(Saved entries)
=== Begin Enclosure ===

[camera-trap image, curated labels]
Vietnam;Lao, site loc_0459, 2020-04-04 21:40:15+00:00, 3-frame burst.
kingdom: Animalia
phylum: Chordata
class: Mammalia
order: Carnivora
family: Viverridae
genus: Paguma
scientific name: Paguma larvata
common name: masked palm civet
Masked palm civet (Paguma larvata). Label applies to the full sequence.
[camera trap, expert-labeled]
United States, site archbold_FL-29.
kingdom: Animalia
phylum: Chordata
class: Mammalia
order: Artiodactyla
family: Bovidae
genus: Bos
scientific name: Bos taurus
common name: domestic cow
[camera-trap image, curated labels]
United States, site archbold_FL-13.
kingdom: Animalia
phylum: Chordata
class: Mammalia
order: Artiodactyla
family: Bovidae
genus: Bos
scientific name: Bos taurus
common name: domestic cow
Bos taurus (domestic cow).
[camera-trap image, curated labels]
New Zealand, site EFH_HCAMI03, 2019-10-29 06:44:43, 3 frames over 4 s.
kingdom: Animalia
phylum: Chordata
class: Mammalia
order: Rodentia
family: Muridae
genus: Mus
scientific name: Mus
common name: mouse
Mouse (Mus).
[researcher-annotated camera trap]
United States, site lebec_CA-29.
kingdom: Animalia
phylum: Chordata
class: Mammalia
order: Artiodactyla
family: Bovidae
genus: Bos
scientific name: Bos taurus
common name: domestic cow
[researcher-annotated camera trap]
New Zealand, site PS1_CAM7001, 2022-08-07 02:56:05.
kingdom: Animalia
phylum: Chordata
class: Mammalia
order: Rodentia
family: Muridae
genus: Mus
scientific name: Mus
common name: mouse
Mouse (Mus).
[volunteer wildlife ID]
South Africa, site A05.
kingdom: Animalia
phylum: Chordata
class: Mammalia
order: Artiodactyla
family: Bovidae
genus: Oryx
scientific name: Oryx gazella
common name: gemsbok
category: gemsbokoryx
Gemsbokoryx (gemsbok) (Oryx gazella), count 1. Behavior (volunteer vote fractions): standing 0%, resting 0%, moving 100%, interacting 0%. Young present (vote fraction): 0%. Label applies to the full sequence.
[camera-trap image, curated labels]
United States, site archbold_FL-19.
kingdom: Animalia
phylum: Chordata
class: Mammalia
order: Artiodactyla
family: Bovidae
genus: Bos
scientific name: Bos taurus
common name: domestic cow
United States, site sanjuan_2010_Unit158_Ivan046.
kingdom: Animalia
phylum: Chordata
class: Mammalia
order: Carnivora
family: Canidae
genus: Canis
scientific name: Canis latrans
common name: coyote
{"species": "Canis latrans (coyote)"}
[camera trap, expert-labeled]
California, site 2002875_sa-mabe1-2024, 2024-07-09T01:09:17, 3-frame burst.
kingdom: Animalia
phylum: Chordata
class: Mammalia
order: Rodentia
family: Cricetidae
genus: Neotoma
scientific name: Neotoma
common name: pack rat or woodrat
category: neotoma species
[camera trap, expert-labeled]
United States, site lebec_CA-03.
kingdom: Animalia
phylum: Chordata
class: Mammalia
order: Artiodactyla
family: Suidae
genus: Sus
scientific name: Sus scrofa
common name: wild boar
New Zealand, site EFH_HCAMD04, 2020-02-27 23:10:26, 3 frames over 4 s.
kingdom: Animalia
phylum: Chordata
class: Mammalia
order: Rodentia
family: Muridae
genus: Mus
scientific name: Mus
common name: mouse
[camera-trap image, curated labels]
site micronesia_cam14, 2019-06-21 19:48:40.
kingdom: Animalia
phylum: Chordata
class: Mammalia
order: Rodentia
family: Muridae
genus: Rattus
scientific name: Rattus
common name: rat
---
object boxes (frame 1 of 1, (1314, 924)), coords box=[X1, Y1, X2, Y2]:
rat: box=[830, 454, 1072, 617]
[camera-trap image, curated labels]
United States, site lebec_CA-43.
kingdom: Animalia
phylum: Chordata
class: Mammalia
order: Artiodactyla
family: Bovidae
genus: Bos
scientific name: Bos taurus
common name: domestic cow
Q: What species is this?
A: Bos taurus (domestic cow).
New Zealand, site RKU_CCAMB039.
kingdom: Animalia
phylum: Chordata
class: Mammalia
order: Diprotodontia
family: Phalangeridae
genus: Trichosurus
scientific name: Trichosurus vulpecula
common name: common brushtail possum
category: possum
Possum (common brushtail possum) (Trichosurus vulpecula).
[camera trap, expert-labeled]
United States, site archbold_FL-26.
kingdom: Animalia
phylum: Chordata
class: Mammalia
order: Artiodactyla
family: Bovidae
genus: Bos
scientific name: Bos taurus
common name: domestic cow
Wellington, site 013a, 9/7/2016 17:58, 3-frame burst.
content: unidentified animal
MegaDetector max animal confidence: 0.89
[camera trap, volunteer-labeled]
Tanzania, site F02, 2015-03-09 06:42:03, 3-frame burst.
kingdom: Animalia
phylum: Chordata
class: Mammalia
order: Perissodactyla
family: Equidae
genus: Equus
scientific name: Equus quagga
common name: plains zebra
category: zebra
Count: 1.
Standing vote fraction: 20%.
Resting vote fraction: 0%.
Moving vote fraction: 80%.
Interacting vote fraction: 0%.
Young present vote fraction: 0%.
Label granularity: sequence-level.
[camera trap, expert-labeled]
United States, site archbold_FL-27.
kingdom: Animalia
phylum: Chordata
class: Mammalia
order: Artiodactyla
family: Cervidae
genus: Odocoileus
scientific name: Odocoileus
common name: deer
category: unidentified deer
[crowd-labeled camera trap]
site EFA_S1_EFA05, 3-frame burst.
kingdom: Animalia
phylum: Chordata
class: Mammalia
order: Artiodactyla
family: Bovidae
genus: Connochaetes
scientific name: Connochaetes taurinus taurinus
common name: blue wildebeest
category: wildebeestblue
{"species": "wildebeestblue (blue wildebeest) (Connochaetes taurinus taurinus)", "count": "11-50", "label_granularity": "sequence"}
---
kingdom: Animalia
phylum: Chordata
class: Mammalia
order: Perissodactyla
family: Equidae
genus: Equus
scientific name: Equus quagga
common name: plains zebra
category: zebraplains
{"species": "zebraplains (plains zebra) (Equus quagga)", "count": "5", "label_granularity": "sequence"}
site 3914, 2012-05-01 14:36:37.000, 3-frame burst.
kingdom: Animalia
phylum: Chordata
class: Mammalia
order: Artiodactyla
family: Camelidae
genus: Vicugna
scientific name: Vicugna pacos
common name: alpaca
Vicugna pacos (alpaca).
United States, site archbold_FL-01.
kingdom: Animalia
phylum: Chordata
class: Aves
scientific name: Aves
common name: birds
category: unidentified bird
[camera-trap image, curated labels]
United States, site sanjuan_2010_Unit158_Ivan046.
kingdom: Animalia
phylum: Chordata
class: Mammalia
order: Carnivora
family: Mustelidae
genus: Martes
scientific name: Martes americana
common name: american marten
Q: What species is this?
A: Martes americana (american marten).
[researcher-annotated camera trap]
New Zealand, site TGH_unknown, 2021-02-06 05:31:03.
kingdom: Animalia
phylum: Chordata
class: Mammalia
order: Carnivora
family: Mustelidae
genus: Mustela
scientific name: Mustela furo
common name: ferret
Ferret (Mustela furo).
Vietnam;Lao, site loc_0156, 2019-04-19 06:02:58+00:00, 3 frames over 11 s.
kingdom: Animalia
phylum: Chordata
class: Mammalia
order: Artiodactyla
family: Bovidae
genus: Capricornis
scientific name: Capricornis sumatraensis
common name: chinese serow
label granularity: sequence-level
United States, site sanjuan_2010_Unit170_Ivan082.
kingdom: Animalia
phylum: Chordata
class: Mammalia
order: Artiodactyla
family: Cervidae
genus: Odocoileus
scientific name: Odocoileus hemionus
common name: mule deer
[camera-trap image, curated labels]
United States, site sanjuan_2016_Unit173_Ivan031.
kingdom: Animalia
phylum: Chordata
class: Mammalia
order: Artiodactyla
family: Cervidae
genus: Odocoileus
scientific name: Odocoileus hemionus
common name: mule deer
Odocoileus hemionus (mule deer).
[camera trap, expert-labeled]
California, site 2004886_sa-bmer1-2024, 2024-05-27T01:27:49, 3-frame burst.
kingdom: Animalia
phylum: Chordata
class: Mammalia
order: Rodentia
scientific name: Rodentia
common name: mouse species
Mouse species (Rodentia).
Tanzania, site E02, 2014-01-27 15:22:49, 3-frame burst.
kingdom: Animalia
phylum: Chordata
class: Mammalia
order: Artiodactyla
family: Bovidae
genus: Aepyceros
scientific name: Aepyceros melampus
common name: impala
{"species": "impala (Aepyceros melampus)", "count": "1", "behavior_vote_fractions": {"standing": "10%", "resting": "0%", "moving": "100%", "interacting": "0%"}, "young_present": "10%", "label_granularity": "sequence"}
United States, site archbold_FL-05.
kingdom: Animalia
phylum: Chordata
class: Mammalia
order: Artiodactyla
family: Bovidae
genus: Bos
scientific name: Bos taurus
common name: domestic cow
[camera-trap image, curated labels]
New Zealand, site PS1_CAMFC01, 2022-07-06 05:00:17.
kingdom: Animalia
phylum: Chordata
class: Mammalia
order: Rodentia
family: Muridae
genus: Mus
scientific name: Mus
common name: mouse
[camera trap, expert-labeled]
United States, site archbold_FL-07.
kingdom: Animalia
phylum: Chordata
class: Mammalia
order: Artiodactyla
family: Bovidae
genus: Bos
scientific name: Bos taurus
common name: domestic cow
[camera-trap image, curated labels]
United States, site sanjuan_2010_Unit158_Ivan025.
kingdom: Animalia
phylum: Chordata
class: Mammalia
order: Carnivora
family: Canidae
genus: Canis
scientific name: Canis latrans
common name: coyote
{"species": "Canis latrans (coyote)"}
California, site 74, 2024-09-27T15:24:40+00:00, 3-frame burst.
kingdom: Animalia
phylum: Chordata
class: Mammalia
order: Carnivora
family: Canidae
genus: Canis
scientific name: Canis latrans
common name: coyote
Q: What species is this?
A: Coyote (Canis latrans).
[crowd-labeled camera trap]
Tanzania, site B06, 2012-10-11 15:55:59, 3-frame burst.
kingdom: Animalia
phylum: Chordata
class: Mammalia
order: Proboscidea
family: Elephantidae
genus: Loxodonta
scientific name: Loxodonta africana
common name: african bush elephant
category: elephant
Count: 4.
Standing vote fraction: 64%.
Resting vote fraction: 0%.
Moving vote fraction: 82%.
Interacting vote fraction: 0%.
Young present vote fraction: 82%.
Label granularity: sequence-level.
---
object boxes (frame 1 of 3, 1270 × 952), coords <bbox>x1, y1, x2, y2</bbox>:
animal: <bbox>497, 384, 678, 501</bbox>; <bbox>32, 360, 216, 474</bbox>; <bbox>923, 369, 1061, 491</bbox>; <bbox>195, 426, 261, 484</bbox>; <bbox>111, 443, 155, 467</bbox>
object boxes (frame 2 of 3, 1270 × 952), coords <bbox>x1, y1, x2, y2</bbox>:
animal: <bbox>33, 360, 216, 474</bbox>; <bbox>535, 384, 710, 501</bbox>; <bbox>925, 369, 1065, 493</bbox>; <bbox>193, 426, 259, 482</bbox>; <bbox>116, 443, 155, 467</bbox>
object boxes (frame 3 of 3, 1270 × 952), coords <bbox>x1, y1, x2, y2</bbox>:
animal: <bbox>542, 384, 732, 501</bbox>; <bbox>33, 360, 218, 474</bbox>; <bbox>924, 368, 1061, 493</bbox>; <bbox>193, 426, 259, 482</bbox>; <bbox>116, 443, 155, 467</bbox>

=== End Enclosure ===

**Task item**. Could you return the lines in the entries above that contain "Tanzania"?

**Solved problem**.
Tanzania, site F02, 2015-03-09 06:42:03, 3-frame burst.
Tanzania, site E02, 2014-01-27 15:22:49, 3-frame burst.
Tanzania, site B06, 2012-10-11 15:55:59, 3-frame burst.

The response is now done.